Copie certifiée conforme délivrée aux parties le :



Décision déférée à la Cour :



Jugement du Conseil de prud'hommes - Formation de départage de GRASSE en date du 06 Juillet 2012, enregistré au répertoire général sous le n° 11/263.





APPELANTE



SARL IMPERIAL GAROUPE, prise en la pe...

COUR D'APPEL D'AIX EN PROVENCE

17e Chambre

ARRÊT AU FOND

DU 24 SEPTEMBRE 2013

N°2013/

CH/FP-D

Rôle N° 12/13625

SARL IMPERIAL GAROUPE

C/

[L] [E]

Grosse délivrée le :

à :

Me Jean-michel RENUCCI, avocat au barreau de NICE

Me Laurence TRUC, avocat au barreau de PARIS

Copie certifiée conforme délivrée aux parties le :

Décision déférée à la Cour :

Jugement du Conseil de prud'hommes - Formation de départage de GRASSE en date du 06 Juillet 2012, enregistré au répertoire général sous le n° 11/263.

APPELANTE

SARL IMPERIAL GAROUPE, prise en la personne de son représentant légal en exercice, demeurant [Adresse 3]

représentée par Me Jean-michel RENUCCI, avocat au barreau de NICE substitué par Me Béatrice BARRAL, avocat au barreau de NICE

INTIME

Monsieur [L] [E], demeurant [Adresse 1]

comparant en personne, assisté de Me Laurence TRUC, avocat au barreau de PARIS ([Adresse 2])

*-*-*-*-*

COMPOSITION DE LA COUR

En application des dispositions de l'article 945-1 du Code de Procédure Civile, l'affaire a été débattue le 26 Juin 2013, en audience publique, les parties ne s'y étant pas opposées, devant Madame Corinne HERMEREL, Conseiller, chargé d'instruire l'affaire.

Ce magistrat a rendu compte des plaidoiries dans le délibéré de la Cour composée de :

Monsieur Yves ROUSSEL, Président

Madame Martine VERHAEGHE, Conseiller

Madame Corinne HERMEREL, Conseiller

Greffier lors des débats : Françoise PARADIS-DEISS.

Les parties ont été avisées que le prononcé public de la décision aurait lieu par mise à disposition au greffe le 24 Septembre 2013

ARRÊT

Contradictoire,

Prononcé par mise à disposition au greffe le 24 Septembre 2013

Signé par Monsieur Yves ROUSSEL, Président et Françoise PARADIS-DEISS, greffier auquel la minute de la décision a été remise par le magistrat signataire.

[L] [E] a été engagé par la société IMPERIAL GAROUPE, qui exploite un hôtel restaurant cinq étoiles situé au [Localité 1], en qualité de chef de cuisine du restaurant « Le pavillon », selon contrat de travail à durée indéterminée en date du 10 Avril 2007, à compter du 24 Avril suivant.

Le statut de [L] [E] était celui d'un agent de maîtrise, niveau IV échelon 2 de la convention collective nationale des Hôtels, Cafés, Restaurants. Son salaire était de 5210,48 euros bruts pour 39 heures de travail soit 169 heures par mois.

----------------

● **Consigne A**
D'après l'extrait de l'arrêt, pourquoi l'affaire a-t-elle été débattue devant un seul conseiller ? Répondez en une à trois phrases.
● **Consigne B**
Prolongez l'extrait de l'arrêt à partir de sa dernière phrase.

----------------

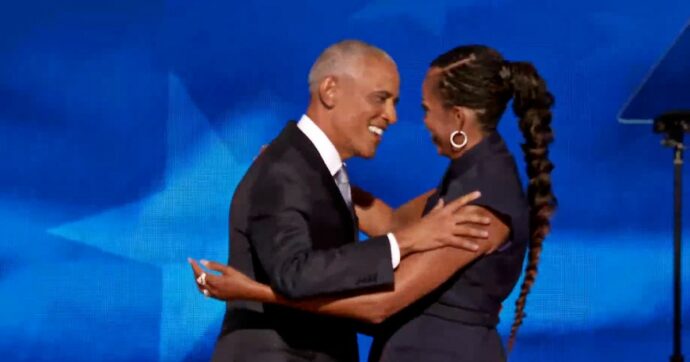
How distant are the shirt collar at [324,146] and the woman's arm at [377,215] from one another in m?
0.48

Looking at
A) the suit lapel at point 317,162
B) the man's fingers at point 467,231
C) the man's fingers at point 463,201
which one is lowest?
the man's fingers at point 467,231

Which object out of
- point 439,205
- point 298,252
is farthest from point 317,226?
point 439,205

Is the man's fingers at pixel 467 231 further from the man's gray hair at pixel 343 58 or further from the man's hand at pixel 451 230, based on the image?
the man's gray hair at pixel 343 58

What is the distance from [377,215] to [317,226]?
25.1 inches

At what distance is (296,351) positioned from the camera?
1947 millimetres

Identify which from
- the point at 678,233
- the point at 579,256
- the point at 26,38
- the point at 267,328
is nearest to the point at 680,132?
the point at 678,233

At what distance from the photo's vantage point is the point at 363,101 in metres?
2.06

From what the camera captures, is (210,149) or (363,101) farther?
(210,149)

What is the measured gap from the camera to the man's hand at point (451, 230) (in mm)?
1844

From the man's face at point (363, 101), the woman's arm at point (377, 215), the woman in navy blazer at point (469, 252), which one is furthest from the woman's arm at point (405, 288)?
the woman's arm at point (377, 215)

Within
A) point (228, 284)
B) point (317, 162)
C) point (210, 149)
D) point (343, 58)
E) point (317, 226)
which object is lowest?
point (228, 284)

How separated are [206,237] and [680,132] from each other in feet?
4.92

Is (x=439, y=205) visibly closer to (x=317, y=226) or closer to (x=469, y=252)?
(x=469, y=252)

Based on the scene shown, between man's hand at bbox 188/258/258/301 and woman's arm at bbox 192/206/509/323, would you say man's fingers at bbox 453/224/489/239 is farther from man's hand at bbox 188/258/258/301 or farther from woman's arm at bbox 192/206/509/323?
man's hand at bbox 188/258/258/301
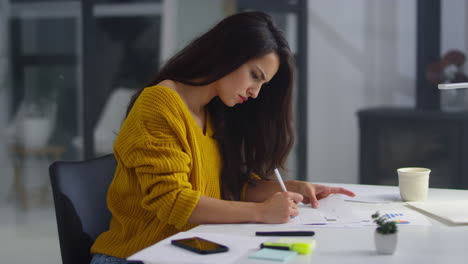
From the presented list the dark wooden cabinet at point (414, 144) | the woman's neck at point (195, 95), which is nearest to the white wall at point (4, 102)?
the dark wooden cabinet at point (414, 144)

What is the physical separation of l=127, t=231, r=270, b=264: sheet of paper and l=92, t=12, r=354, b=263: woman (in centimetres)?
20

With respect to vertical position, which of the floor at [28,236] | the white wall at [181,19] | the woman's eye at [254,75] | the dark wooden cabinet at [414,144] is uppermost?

----------------

● **Corrigé A**
L'affaire a été débattue devant Madame Corinne HERMEREL, conseiller chargé d'instruire l'affaire, en application de l'article 945-1 du Code de procédure civile. Cela a été possible parce que les parties ne s'y sont pas opposées.

● **Corrigé B**
L'établissement n'était ouvert que du 15 avril au 15 Octobre de chaque année.

Selon courrier du 4 Octobre 2010, [L] [E] démissionnait de son poste.

Le 22 Février 2011, il saisissait le Conseil de Prud'hommes pour réclamer notamment l'indemnisation du licenciement sans cause réelle et sérieuse, d'un harcèlement moral, un rappel d'heures supplémentaires impayées, de repos et de congés non pris.

Selon jugement de départage du 6 Juillet 2012, le Conseil de Prud'hommes de GRASSE a constaté que la démission de Monsieur [E] était claire et non équivoque.

Le Conseil de Prud'hommes a condamné la société IMPERIAL GAROUPE à verser à [L] [E] les sommes de :

*8454,70 euros au titre de l'indemnité compensatrice de congés payés

*40 000 euros au titre de la perte de chance de pouvoir établir le montant de sa créance d'heures supplémentaires

*5000 euros au titre des dommages et intérêts pour perte du droit à la contrepartie obligatoire en repos

*30195,36 euros au titre de l'indemnité pour travail dissimulé

*5000 euros à titre de dommages et intérêts pour harcèlement moral.

L'employeur a été condamné à remettre à [L] [E] un certificat de travail et une attestation Pole Emploi rectifiée, sous astreinte de 30 euros par jour de retard et à lui verser la somme de 1000 euros sur le fondement de l'article 700 du Code de Procédure Civile.

Le 12 Juillet 2012, la société IMPERIAL GAROUPE a interjeté appel du jugement.

Le 24 Juillet 2012, [L] [E] a interjeté appel à son tour de la décision.

Les deux procédures ont été jointes par ordonnance du 12 Mars 2013.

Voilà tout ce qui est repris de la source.